_RECORDS FOR PROCESSING_
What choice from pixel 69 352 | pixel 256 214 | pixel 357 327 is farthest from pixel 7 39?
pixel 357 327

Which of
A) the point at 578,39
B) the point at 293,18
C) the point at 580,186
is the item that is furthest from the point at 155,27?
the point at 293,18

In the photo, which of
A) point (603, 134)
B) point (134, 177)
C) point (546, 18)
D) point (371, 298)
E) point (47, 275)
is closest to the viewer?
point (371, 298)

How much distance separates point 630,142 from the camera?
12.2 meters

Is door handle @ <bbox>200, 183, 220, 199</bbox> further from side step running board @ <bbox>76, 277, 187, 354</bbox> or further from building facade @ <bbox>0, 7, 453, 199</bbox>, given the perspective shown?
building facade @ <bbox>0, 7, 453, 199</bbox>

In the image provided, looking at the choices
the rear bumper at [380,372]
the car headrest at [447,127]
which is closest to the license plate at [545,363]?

_GIVEN INSTRUCTION_
Reproduce all of the material above word for word, keeping every line break and blank line where it is.

_CORRECT RESPONSE_
What choice from pixel 69 352 | pixel 256 214 | pixel 357 327 is farthest from pixel 7 39?
pixel 357 327

Which of
A) the point at 578,39
B) the point at 293,18
C) the point at 580,186
is the item that is furthest from the point at 155,27?
the point at 293,18

In the photo, which of
A) point (603, 134)
B) point (134, 177)
C) point (546, 18)
D) point (371, 298)
E) point (47, 275)
is closest to the viewer?
point (371, 298)

How much distance separates point 630,142 from the camera?
12.2 meters

Is door handle @ <bbox>200, 183, 220, 199</bbox> further from side step running board @ <bbox>76, 277, 187, 354</bbox> or further from building facade @ <bbox>0, 7, 453, 199</bbox>, given the perspective shown?
building facade @ <bbox>0, 7, 453, 199</bbox>

In the image provided, looking at the choices
the rear bumper at [380,372]
the car headrest at [447,127]
which is closest to the license plate at [545,363]?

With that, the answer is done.